Interest in pennyroyal has focused on the toxicity associated with the volatile oil. No documented reports of the pharmacological actions exhibited by the herb were located. In view of its potential toxicity, pennyroyal oil is not suitable for internal or external use.

Species (Family)

*Mentha pulegium L. (Labiatae/Lamiceae)

†Hedeoma pulegioides (L.) Pers.

Synonym(s)

*Pulegium vulgare Mill., P. parviflorum (Req.) Samp. pro parte

†Melissa pulegioides L., Squaw Mint

Part(s) Used

Herb

Pharmacopoeial and Other Monographs

BHP 1983(G7)

Martindale 35th edition(G85)

Legal Category (Licensed Products)

Pennyroyal is not included in the GSL.(G37)

P

Constituents

The following is compiled from several sources, including General References G22, G48 and G58.

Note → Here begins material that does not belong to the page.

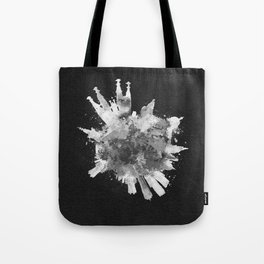 Barcelona, Spain Black and White Skyround / Skyline Watercolor Painting (Inverted Version) Tote Bag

Volatile oils 1–2%. Pulegone is the principal component (60– 90%); others include menthone, iso-menthone, 3-octanol, piperitenone and trans-iso-pulegone.

Food Use

Pennyroyal is not commonly used in foods. It is listed by the

Council of Europe as a natural source of food flavouring (category N3).(G16) This category indicates that there is insufficient

information available for an adequate assessment of toxicity

(but see Side-effects, Toxicity). Previously, in the USA, pennyroyal has been permitted for use in foods.(G65)

Herbal Use

Pennyroyal is stated to possess carminative, antispasmodic, diaphoretic and emmenagogue properties, and has been used topically as a refrigerant, antiseptic and insect repellent. Traditionally, it has been used for flatulent dyspepsia, intestinal colic, common cold, delayed menstruation, and topically for cutaneous eruptions, formication and gout.(G7)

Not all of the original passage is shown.